--- To do ---
Please format every line of the records below as a JSON list of strings, with one string per line and blank lines left out.

--- Records ---
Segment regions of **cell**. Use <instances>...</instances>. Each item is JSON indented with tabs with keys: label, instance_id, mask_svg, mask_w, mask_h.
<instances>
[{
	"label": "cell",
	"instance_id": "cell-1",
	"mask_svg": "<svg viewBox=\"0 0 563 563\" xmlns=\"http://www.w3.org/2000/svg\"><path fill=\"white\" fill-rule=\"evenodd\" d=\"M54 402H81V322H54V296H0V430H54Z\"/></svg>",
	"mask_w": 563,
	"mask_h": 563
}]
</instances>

--- Output for this task ---
[
  "Segment regions of **cell**. Use <instances>...</instances>. Each item is JSON indented with tabs with keys: label, instance_id, mask_svg, mask_w, mask_h.",
  "<instances>",
  "[{",
  "\t\"label\": \"cell\",",
  "\t\"instance_id\": \"cell-1\",",
  "\t\"mask_svg\": \"<svg viewBox=\\\"0 0 563 563\\\" xmlns=\\\"http://www.w3.org/2000/svg\\\"><path fill=\\\"white\\\" fill-rule=\\\"evenodd\\\" d=\\\"M54 402H81V322H54V296H0V430H54Z\\\"/></svg>\",",
  "\t\"mask_w\": 563,",
  "\t\"mask_h\": 563",
  "}]",
  "</instances>"
]